Work instructions
(a) In the kayak forum thread, shorten the paragraph beginning "Congrats, guys." into a brief bulleted list that keeps its main facts.
(b) Carry on the kayak forum thread by writing the post that belongs under its final heading.

Supplied passage
__________

# New to the club



## IPNURWATER (Aug 20, 2013)

Picked up my first kayak this past week.i ended with a ocean kayak trident 13 sit on top. With a Carbon fiber paddle. Has a basic fish finder and anchor pulley system .two flush rod holders and two yak atack rail mounts rod holders..


----------



## kurazy kracka (Oct 14, 2008)

I'm right there with you. Just picked up my first yak this weekend. Got a outback


----------



## rwh (Dec 10, 2012)

Congrats, guys. You will love fishing from a kayak.....so much more fishing opportunity in this area with a kayak than from the shore. If you haven't picked out your pfd, I highly recommend the NRS Chinook. They are so comfortable, you won't have an issue with wearing it all the time. After a while, you don't even realize you have it on, plus all the pockets come in handy.


----------



## IPNURWATER (Aug 20, 2013)

Thanks for the advice and congrats kk.do they fit true to the size ?can they be found on sale ?


----------



## rwh (Dec 10, 2012)

They do fit true to size. I have seen them go on sale, but usually in the winter & when they make a change in the model. If I see them on sale, I'll post up here.


----------



## IPNURWATER (Aug 20, 2013)

I need some suggestion on paddle and rod leashes .I don't think I will like the foam floats for the rods.I'm seeing some that have rebound coils and others that are straight rope..some up to 6ft and others under 3 ft.is there a preference on lentgh ? With coils or without..i really appreciate the feedback..BTW West Marine had a lot of kayak stuff on sale online in there Outlet section.50-70 percent off.


----------



## Robert Oswald (Aug 21, 2014)

__________

Provided records
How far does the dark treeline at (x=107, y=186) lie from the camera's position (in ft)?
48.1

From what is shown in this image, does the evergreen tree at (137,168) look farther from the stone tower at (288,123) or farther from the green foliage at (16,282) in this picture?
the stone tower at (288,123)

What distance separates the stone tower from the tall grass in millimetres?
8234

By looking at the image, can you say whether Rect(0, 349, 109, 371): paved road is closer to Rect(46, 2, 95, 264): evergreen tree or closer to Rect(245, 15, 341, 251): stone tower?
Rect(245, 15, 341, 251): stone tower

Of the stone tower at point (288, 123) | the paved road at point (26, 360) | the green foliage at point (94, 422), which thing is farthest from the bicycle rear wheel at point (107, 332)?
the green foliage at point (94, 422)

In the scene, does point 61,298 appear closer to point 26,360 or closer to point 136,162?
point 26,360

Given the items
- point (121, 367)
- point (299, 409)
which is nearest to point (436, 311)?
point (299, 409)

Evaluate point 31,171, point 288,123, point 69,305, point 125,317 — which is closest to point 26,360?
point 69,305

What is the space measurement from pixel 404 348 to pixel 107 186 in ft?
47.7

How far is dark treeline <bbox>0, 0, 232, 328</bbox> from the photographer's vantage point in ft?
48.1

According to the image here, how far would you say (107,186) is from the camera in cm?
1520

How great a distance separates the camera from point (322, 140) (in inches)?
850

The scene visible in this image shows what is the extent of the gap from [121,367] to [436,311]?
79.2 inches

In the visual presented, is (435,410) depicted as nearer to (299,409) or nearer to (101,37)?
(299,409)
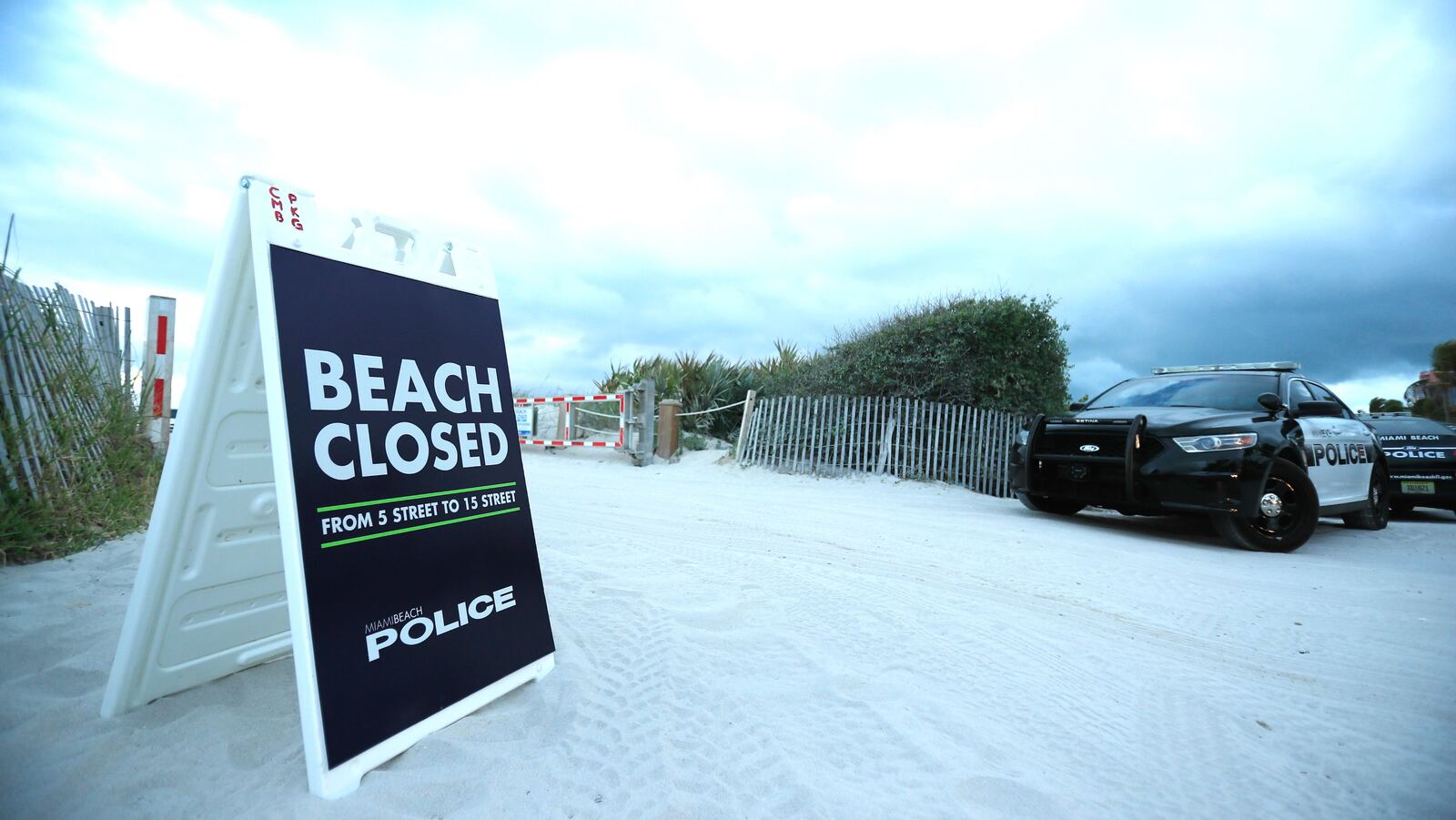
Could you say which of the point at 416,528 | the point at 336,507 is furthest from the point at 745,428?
the point at 336,507

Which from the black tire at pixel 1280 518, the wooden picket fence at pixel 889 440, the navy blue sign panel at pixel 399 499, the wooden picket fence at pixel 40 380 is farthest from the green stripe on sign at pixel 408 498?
the wooden picket fence at pixel 889 440

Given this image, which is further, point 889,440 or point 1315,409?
point 889,440

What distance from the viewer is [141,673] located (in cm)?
208

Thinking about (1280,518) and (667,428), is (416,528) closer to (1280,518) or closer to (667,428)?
(1280,518)

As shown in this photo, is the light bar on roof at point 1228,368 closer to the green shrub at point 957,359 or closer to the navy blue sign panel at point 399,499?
the green shrub at point 957,359

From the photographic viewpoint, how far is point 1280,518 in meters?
5.97

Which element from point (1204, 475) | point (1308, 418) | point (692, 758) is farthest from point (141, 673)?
point (1308, 418)

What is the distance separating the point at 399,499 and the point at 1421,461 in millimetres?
12263

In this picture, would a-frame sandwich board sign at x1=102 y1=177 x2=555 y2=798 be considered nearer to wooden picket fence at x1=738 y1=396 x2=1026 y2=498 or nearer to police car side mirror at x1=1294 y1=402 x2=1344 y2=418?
police car side mirror at x1=1294 y1=402 x2=1344 y2=418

__________

Answer list
(a)
- Kayak fishing is enjoyable and gives far more fishing opportunity in this area than fishing from shore.
- For anyone still choosing a PFD, the NRS Chinook is highly recommended.
- It is comfortable enough to wear all the time, and after a while you forget it's on.
- Its many pockets come in handy.

(b)
Just picked up a Native Slayer 13 with the pedal drive. taken it out a few times with no luck as of yet but i look forward to the warmer days and finally landing some fish.


----------



## rwh (Dec 10, 2012)

I recommend at least the paddle leash. I use this leash from Dick's that runs about 10 bucks. It's 2 ft coiled and about double that when stretched out. I like it because of the quick release for getting in and out of the kayak without having to go over or under a connected leash and it doesn't get in the way when paddling. It stretches out along the length of the paddle when you secure the paddle under the bow paddle keeper bungies and stays out of the way:
https://www.dickssportinggoods.com/...MIotHsnYvA2gIViI3ICh1YVgmnEAQYASABEgJ9UfD_BwE

I don't use rod leashes. A lot of people do so I guess that's a matter of personal preference. I also don't do lots of trolling and I usually have no more than 2 rods with me when I go. I have the pvc boat style rod holders with a slot for the reel seat support arm attached to my milk crate. All of my rods fit tight in those, so I just go without leashes. I tried at first but found they just got in my way. In the past 5 years, I've lost one rod and that was my fault; when I fell out of the kayak and got back in, pushing down on the side of the kayak popped one loose from the slot in the rod holder (rod was really too long for it) and I didn't check it once I got back in and the next good swell made it go over the side. I did make a couple from some 3 ft long coiled phone handset cords and plastic clips that I keep in my center hatch and if I end up in rough water or a coming in for a rough beach landing, I will attach them to my rods & milk crate just in case but have only needed to do that once or twice.


----------



## Papa-T (Sep 5, 2011)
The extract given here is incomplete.